Farhah Vladi, a broker of private islands, says the property is worth about $4 million.

"You can't ask that much more, unless there is gold underneath," Mr. Vladi said. "One of the biggest islands in the
U.S., Niihau island in Hawaii, is worth $50 million, and it is 10,000 acres or so."

Mr. McCaw has already sold two homes in Seattle. A waterfront property, where he lived with his first wife,
Wendy, brought $20 million, and the other generated $7 million. A condominium is on the market, as is a
5,000-acre ranch in Carmel, Calif. Mr. McCaw is asking $40 million for the ranch, Mr. Ratliffe said.

Mr. McCaw and his second wife, Susan, live in a house in Seattle that he bought from Kenny G, the musician who
performed at the couple's wedding in San Francisco in 1998.

A pilot and airplane aficionado, Mr. McCaw has also sold several planes. These include a Gulfstream G-5, bought
by the actor Jim Carrey for an estimated $38 million in February. The Washington Times bought a Bombardier
Global Express from Mr. McCaw in late 2000 before it was completely built. A Boeing (news/quote) 737, which
he has ordered but has not yet received, is for sale at $54 million. Mr. McCaw still owns a Bombardier Challenger
604 and several smaller planes and helicopters.

According to Mr. Ratliffe, Mr. McCaw has a history of buying and selling planes, and "slots," a customer's place in
line to receive the next completed plane.

The recent transactions were provoked in part by the billionaire's changing preferences for airplanes, his
spokesman said. But an airplane broker who tracked the transactions noted that Mr. McCaw was selling planes far
more rapidly than he has in the past.

A collection of rare California wines, some with vintages from the 1960's, was also sold recently.

"The house Mr. McCaw used to own, had a wine cellar, and the new house does not," Mr. Ratliffe explained.
"Anyway, he does not drink, and the sale is immaterial." The collection's value was estimated at $200,000.

The two telecommunications companies in which Mr. McCaw has focused his investments Nextel Communications
and XO Communications are under enormous financial pressure.

He also controls ICO Global Communications (news/quote), a satellite company he bought out of bankruptcy in
June 2000, and Teledesic, another satellite operation.

The outlook for XO Communications, which began as Nextlink Communications, is especially grim. The firm
started as a developer of fiber optic networks that provided phone and data services to business customers and
subsequently bought radio spectrum from the government and from an Internet access company.

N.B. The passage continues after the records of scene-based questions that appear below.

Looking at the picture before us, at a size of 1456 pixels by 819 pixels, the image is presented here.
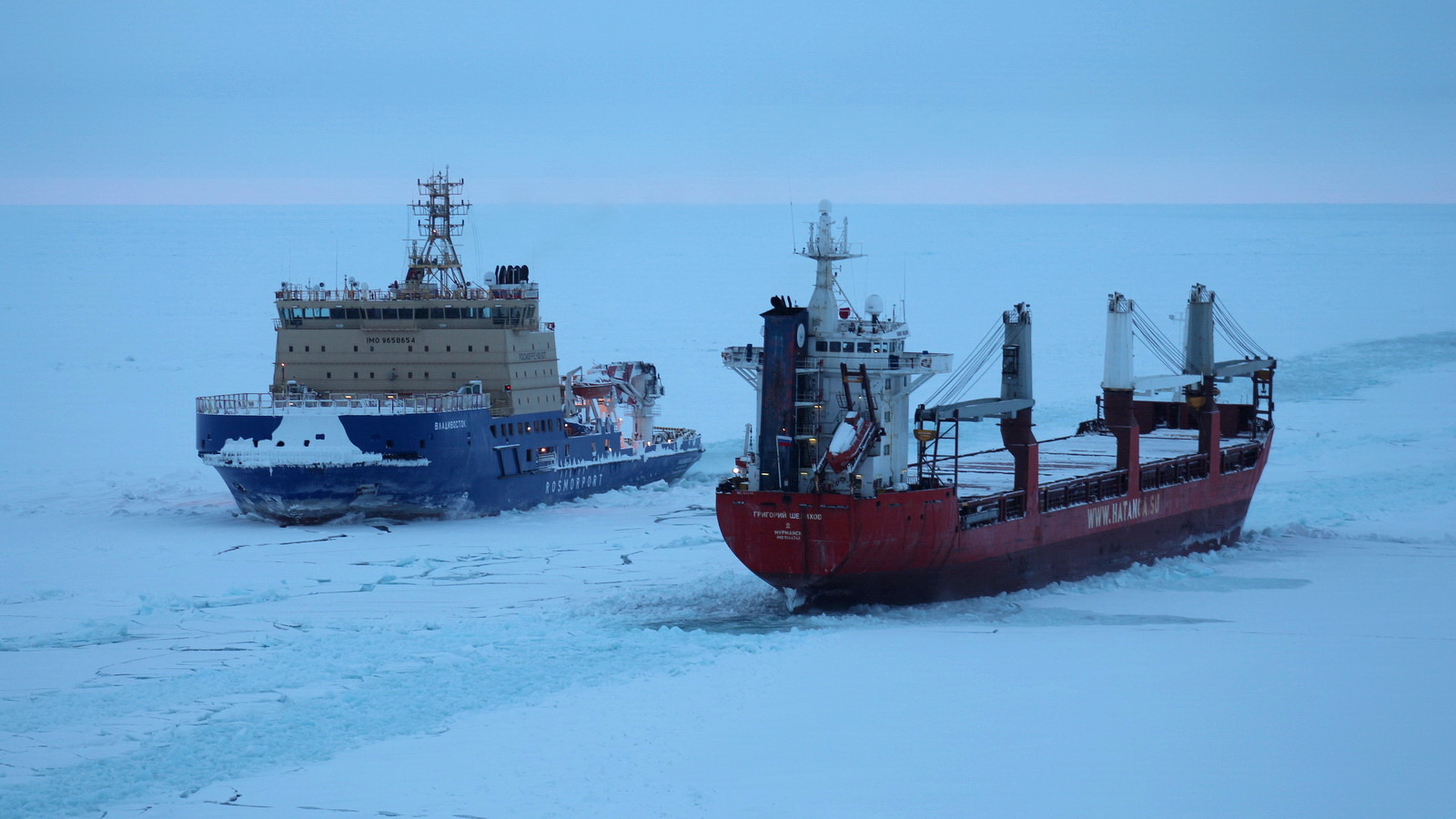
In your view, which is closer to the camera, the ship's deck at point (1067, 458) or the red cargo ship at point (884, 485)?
the red cargo ship at point (884, 485)

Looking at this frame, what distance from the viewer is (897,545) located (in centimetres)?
2202

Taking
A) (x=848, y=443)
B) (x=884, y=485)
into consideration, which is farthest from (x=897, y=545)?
(x=848, y=443)

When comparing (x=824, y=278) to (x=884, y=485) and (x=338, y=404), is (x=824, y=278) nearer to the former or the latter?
(x=884, y=485)

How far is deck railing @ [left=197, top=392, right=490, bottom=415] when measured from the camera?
30.4m

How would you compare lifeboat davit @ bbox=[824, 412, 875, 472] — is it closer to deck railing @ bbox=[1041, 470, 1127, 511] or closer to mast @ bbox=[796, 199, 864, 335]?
mast @ bbox=[796, 199, 864, 335]

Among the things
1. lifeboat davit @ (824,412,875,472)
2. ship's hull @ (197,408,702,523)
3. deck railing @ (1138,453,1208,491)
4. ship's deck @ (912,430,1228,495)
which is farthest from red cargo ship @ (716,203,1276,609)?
ship's hull @ (197,408,702,523)

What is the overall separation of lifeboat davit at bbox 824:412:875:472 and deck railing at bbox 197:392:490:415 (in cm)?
1134

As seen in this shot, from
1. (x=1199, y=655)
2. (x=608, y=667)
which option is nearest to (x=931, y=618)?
(x=1199, y=655)

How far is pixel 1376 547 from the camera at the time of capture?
28328mm

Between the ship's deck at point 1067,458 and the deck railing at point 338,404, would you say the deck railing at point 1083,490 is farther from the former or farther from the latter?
the deck railing at point 338,404

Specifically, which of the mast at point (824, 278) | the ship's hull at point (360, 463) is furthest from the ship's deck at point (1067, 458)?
the ship's hull at point (360, 463)

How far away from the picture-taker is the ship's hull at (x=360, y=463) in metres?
30.0

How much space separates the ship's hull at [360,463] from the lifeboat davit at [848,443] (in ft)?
36.8

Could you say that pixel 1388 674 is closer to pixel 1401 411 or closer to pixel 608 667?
pixel 608 667
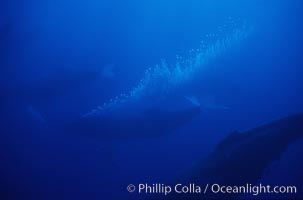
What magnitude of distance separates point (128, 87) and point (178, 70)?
160 cm

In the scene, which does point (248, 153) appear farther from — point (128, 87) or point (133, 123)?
point (128, 87)

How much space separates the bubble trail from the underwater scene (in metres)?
0.04

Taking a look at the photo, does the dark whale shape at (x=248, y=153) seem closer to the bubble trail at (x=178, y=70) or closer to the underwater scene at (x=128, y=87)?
the underwater scene at (x=128, y=87)

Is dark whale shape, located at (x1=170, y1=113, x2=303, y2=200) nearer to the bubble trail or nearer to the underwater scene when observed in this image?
the underwater scene

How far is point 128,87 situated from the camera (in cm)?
1054

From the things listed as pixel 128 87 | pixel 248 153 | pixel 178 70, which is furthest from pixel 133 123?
pixel 248 153

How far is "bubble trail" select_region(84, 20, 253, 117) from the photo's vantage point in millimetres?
8709

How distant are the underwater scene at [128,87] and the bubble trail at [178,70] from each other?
0.13 feet

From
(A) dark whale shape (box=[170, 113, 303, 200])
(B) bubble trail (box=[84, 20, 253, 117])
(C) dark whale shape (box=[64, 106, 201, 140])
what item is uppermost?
(B) bubble trail (box=[84, 20, 253, 117])

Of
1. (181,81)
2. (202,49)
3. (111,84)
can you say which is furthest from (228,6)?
(111,84)

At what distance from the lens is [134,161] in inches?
471

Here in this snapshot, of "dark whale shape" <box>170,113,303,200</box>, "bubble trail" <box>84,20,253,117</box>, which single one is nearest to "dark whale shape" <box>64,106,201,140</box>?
"bubble trail" <box>84,20,253,117</box>

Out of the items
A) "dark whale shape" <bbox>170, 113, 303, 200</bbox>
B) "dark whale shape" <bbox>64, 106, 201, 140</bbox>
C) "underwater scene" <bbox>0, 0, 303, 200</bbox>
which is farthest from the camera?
"underwater scene" <bbox>0, 0, 303, 200</bbox>

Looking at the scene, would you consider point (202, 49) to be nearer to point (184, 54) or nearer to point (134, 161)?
point (184, 54)
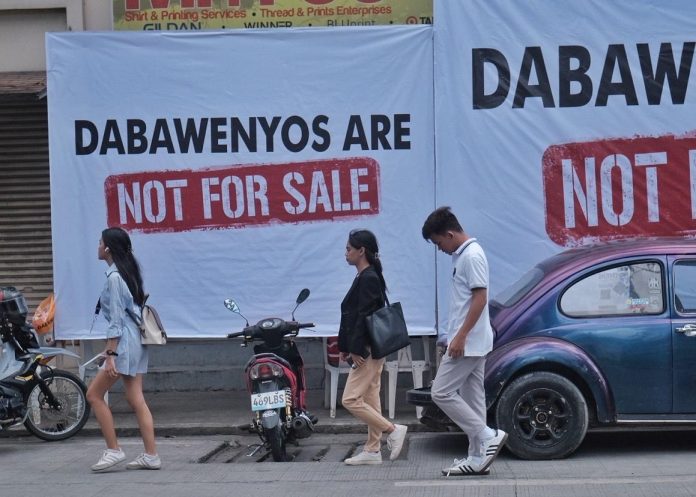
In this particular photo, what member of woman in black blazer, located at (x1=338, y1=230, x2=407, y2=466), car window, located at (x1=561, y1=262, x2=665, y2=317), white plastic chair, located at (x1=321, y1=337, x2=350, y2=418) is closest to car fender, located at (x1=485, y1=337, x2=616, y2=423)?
car window, located at (x1=561, y1=262, x2=665, y2=317)

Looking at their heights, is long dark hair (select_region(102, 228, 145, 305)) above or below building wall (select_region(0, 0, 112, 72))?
below

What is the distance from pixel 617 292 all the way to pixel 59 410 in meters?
4.87

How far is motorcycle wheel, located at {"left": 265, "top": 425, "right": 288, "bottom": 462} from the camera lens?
8.29 meters

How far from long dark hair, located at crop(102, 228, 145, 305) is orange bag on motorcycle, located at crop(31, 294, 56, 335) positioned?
8.26ft

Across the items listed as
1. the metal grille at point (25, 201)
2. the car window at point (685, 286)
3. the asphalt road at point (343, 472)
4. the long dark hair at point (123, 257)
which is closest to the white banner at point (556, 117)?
the car window at point (685, 286)

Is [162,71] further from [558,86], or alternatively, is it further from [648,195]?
[648,195]

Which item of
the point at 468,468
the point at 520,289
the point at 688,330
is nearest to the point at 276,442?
the point at 468,468

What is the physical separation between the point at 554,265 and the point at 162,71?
4090mm

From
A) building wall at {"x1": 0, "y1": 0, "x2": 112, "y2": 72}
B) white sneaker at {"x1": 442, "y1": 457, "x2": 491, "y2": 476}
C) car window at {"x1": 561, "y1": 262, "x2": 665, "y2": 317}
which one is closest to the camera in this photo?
white sneaker at {"x1": 442, "y1": 457, "x2": 491, "y2": 476}

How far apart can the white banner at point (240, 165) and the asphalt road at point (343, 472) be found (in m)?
1.35

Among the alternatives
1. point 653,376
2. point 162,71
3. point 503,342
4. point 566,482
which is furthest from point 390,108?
point 566,482

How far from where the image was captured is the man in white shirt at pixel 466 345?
289 inches

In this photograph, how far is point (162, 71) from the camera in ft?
33.4

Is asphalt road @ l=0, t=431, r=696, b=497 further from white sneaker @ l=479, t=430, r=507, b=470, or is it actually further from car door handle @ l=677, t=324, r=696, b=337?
car door handle @ l=677, t=324, r=696, b=337
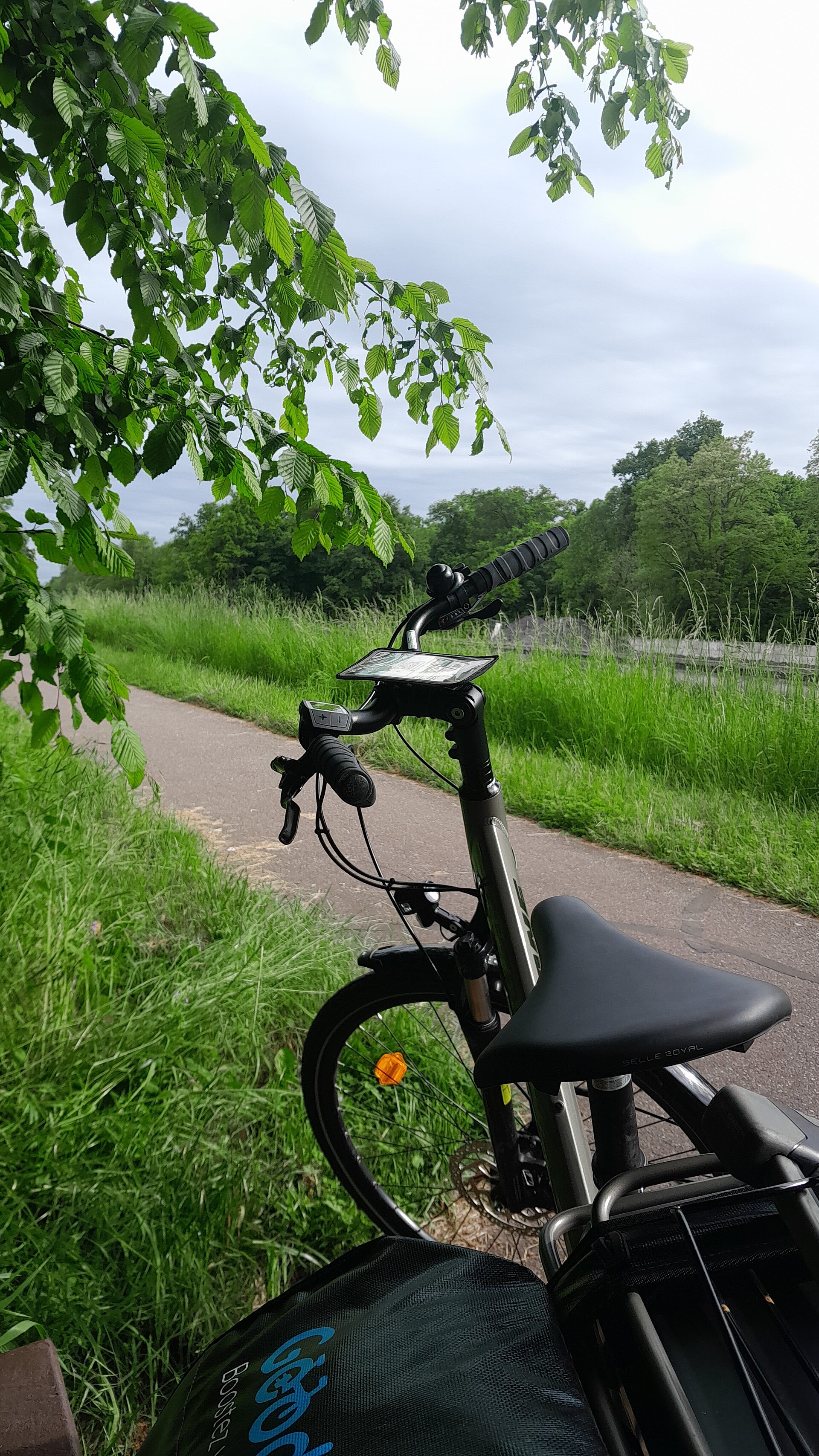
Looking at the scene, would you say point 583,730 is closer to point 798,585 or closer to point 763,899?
point 798,585

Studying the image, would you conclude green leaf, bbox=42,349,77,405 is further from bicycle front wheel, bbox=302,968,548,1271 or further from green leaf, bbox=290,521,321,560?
bicycle front wheel, bbox=302,968,548,1271

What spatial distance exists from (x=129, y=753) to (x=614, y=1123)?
5.33ft

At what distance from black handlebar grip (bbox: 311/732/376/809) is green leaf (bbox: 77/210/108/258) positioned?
111 centimetres

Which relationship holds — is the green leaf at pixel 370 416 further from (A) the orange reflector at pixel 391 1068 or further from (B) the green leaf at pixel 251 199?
(A) the orange reflector at pixel 391 1068

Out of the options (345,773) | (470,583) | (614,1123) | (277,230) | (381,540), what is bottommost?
(614,1123)

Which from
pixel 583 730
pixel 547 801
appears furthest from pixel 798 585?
pixel 547 801

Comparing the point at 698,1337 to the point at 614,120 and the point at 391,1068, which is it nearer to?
the point at 391,1068

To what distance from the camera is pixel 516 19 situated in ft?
6.89

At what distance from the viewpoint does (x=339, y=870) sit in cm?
448

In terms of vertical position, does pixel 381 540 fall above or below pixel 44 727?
above

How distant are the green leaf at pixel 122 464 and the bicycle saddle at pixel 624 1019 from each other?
4.95 feet

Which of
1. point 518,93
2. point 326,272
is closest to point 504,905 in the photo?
point 326,272

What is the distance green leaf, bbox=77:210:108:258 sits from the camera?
1.55 m

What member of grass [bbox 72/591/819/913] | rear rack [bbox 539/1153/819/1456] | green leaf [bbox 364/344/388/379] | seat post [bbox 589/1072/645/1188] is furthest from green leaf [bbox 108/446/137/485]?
grass [bbox 72/591/819/913]
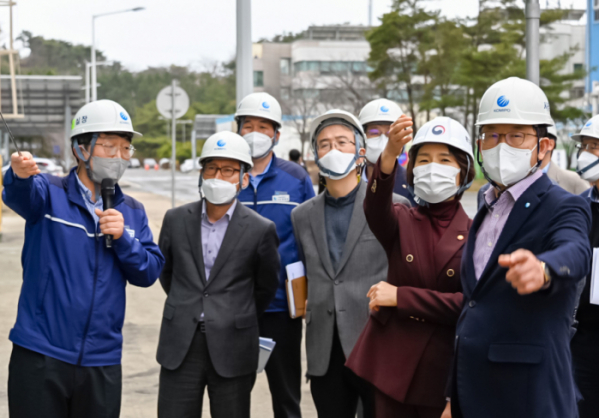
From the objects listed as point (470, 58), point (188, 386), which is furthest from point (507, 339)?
point (470, 58)

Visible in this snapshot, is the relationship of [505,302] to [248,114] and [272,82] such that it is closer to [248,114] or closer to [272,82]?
[248,114]

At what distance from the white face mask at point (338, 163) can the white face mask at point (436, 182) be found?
837 millimetres

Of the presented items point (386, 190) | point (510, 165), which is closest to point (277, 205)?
point (386, 190)

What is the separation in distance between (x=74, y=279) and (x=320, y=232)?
1.50 meters

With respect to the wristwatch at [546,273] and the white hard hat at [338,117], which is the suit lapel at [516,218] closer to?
the wristwatch at [546,273]

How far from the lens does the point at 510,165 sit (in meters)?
3.22

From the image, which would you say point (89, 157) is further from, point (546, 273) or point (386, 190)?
point (546, 273)

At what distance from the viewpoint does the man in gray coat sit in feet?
14.7

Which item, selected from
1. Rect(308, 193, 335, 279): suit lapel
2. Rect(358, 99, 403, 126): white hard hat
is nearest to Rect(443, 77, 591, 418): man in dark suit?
Rect(308, 193, 335, 279): suit lapel

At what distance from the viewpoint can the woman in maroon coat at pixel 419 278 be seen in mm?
3713

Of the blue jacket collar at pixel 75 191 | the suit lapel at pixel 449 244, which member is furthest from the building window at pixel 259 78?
the suit lapel at pixel 449 244

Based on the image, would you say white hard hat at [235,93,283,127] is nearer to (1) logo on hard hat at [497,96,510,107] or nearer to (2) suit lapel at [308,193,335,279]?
(2) suit lapel at [308,193,335,279]

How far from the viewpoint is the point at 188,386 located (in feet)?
14.2

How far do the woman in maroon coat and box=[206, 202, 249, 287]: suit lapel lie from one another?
37.0 inches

XO will need to raise $750 million by 2003, said Aryeh Bourkoff, an analyst at UBS Warburg, who also said the
company's roughly $4 billion in bonds are trading at about 25 cents on the dollar. "The stock is unlikely to recover,"
Mr. Bourkoff said, "until the company closes that funding gap."

Investors' concerns notwithstanding, Mr. McCaw remains optimistic, Mr. Ratliffe said. "XO has not missed their
numbers," unlike others in the industry, he said. "We continue to have faith in management's ability to perform in line
with expectations."

Nextel, one of the nation's largest wireless companies, was taken over by Mr. McCaw in 1995 when it was facing
financial pressure and needed financing. The company has grown since, but the stock has plummeted on investor
fears that its $16 billion of debt and additional capital requirements will hobble its operations.

Fred Moran, a telecommunications analyst at Jeffries & Company, said the stock was down even as shares in rival
companies, like Sprint PCS, have risen. Mr. Ratliffe said the company was in no danger of defaulting on its debt.

Last year, Mr. McCaw gave 5.9 million Nextel shares about 11.5 percent of his stake to ICO Global
Communications, a satellite telecommunications concern that he controls. The arrangement generated $350 million
for the company.

Mr. McCaw's wife, Susan, a Harvard Business School graduate, is behind some of the recent downsizing, Mr.
Ratliffe said. The couple has two children, he noted, and an island does not suit the family's needs. A more modest
lifestyle is what Mrs. McCaw prefers, he said.